With the MiMo series of AI models, Xiaomi researchers aimed to solve the size problem in reasoning AI models. Reasoning models (at least ones that can be measured) have around 24 billion or more parameters. The large size is kept to achieve uniform and simultaneous improvements in both coding and mathematical capabilities of large language models, something considered difficult to achieve with smaller models.

In comparison, MiMo features seven billion parameters, and Xiaomi claims that its performance matches OpenAI's o1-mini and outperforms several reasoning models with 32 billion parameters. The researchers claimed that the base AI model was pre-trained on 25 trillion tokens.
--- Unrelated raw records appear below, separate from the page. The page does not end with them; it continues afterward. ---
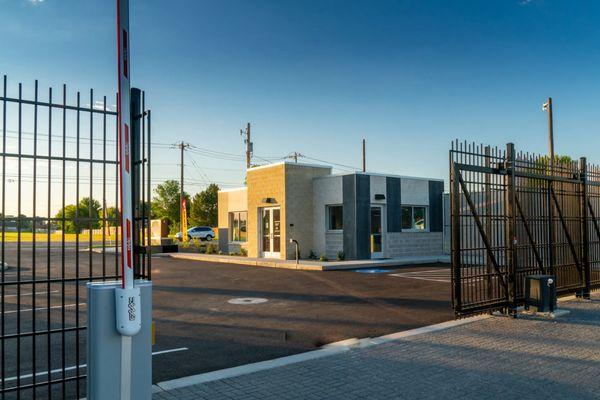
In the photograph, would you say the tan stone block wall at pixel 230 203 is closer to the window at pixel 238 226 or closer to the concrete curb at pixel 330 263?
the window at pixel 238 226

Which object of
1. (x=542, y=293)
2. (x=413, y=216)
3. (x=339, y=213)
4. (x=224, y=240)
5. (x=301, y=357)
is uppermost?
(x=339, y=213)

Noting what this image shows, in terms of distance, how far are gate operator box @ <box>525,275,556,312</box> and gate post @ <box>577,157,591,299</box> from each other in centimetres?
275

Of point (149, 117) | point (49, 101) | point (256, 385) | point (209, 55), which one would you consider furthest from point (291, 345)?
point (209, 55)

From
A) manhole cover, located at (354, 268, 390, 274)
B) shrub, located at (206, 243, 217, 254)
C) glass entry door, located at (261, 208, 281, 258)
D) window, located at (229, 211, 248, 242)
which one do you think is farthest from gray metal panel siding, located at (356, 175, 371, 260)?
shrub, located at (206, 243, 217, 254)

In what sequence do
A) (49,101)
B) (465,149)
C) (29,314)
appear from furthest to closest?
(29,314) → (465,149) → (49,101)

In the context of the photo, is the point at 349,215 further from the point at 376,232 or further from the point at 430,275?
the point at 430,275

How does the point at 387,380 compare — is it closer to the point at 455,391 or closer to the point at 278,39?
the point at 455,391

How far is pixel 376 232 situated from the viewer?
2272cm

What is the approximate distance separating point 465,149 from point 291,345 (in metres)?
4.57

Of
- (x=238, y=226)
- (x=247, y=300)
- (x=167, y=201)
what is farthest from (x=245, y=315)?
(x=167, y=201)

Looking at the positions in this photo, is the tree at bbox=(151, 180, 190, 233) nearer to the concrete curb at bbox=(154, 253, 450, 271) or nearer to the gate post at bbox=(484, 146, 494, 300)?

The researchers claimed that such efficiency was achieved by optimising data preprocessing pipelines, enhancing text extraction toolkits, and applying multidimensional data filtering. Further, MiMo's pre-training included a three-stage data mixture strategy.

Based on internal testing, the Xiaomi researchers claim that the MiMo-7B-Base scores 75.2 on the BIG-Bench Hard (BBH) benchmark for reasoning capabilities. The zero-shot reinforcement learning (RL)-based MiMo-7B-RL-Zero is claimed to excel in mathematics and coding-related tasks, and scores 55.4 on the AIME benchmark, outperforming o1-mini by 4.7 points.

As MiMo is an open-source AI model, it can be downloaded from Xiaomi's listing on GitHub and Hugging Face. The technical paper details the model's architecture as well as the pre-training and post-training processes. It is a text-based model and does not have multimodal capabilities. Similar to most open-source releases, the details about the model's dataset is not known.